Multiple Sclerosis (MS) Clinical Trial
Official title:
Observational Study of the Physical Capacity of Patients With Multiple Sclerosis and Evaluation of the Effects of Usual Rehabilitation in the Day Hospital
The purpose of this study is to assess the physical capacity of patients with multiple sclerosis and the effects of rehabilitation, encompassing physical therapy and physical activity as it is carried out in the day hospital of (the Physical and Rehabilitation Medicine department) at Garches Hospital. We will compare the results of assessments carried out before and after a standard rehabilitation program.
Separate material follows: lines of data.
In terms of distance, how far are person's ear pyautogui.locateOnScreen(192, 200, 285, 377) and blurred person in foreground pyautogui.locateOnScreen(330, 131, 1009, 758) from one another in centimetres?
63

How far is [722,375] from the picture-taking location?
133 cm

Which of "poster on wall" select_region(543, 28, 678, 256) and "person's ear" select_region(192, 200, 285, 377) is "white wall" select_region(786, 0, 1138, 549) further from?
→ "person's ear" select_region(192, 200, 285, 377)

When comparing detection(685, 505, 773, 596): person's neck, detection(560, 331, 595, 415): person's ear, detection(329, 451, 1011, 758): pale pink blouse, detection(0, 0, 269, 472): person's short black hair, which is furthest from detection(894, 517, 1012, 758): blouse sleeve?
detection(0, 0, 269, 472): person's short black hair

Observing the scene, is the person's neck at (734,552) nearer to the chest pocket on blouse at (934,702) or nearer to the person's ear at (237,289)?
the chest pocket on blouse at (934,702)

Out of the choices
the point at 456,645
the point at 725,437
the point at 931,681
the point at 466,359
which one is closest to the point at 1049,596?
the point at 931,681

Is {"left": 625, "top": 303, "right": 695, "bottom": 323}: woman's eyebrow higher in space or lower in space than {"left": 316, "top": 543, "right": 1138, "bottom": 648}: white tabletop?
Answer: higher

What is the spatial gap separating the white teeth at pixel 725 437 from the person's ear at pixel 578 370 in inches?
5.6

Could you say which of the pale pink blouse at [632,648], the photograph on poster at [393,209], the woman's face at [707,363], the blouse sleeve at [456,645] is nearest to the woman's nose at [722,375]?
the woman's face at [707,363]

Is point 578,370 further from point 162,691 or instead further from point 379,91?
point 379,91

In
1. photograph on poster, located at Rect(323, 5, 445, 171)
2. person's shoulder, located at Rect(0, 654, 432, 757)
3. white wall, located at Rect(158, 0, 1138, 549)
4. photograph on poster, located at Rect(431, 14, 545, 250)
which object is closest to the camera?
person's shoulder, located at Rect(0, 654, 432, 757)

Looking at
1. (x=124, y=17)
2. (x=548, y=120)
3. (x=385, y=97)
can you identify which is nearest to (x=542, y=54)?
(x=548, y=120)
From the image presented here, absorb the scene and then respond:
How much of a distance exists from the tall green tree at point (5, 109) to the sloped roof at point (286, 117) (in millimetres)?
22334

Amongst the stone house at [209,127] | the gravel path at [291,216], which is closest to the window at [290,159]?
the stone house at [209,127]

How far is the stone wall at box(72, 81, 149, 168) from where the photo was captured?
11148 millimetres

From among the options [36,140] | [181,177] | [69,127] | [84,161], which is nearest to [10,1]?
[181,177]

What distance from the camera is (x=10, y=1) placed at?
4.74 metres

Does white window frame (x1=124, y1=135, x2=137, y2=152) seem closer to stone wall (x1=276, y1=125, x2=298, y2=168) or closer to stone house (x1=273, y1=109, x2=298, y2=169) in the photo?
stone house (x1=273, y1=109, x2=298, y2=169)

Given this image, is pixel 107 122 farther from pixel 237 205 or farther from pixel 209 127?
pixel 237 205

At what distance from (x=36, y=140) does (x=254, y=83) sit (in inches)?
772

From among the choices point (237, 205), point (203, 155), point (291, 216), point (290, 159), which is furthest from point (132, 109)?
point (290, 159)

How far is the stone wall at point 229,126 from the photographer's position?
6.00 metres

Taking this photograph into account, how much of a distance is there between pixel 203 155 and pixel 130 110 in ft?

Single center, retrospective and prospective study.
In order to assess the efficiency of the of usual rehabilitation proposed to patients in the
day hospital, assessments are systematically performed before and after the rehabilitation
program:
1. Assessment of muscular strength and fatigue:
Assessments of voluntary force will be those usually performed in the context of the
evaluation of patients. The isokinetic dynamometer CON-TREX ® is a device that provides
a quantified result of the torque developed in a predetermined joint area with a
constant speed which is also defined in advance.
The assessment includes an assessment of the strength in isometric contraction (at 40
and 90 degrees of knee flexion) and concentric contraction (30, 60 and 90 degrees per
second). Fatigue is evaluated by two self-administered questionnaires: the Fatigue
Severity Scale and Modified Fatigue Impact Scale.
2. Effort test:
The aerobic capacity of patients will be assessed by a triangular maximal exercise
test.
The effort test is performed on a cycle ergometer from a triangular incremental
exercise. Beforehand, blood pressure and ECG are recorded to establish that the patient
can safely achieve a gradual stress test. Heart rate, blood pressure, oxygen
consumption, the feeling (Borg scale) and ECG are recorded immediately before and
immediately after the end of the test and every minute for at least 5-10 minutes during
the recovery phase.
3. Clinical assessment:
The Timed Up and Go test will be used to assess the patient's capacity of postural
transition.
This is a timed quantitative assessment of the duration needed to change from sitting in a
chair, get up and walk three meters, make a U-turn and come back to sit down.
The 10 meters test quantifies the walking speed of patients (meters / second) over 10 meters
A test of ascending and descending10 stairs is also performed, as well as the 6 minutes
walking test.
In addition to these functional assessments, clinical tests are conventionally performed
such as the measurement of muscle strength (Medical Research Council scale), range of
motion, spasticity (modified Ashworth scale) and an assessment of the balance and posture.
The SEP-59 questionnaire will be used to assess the patients quality of life.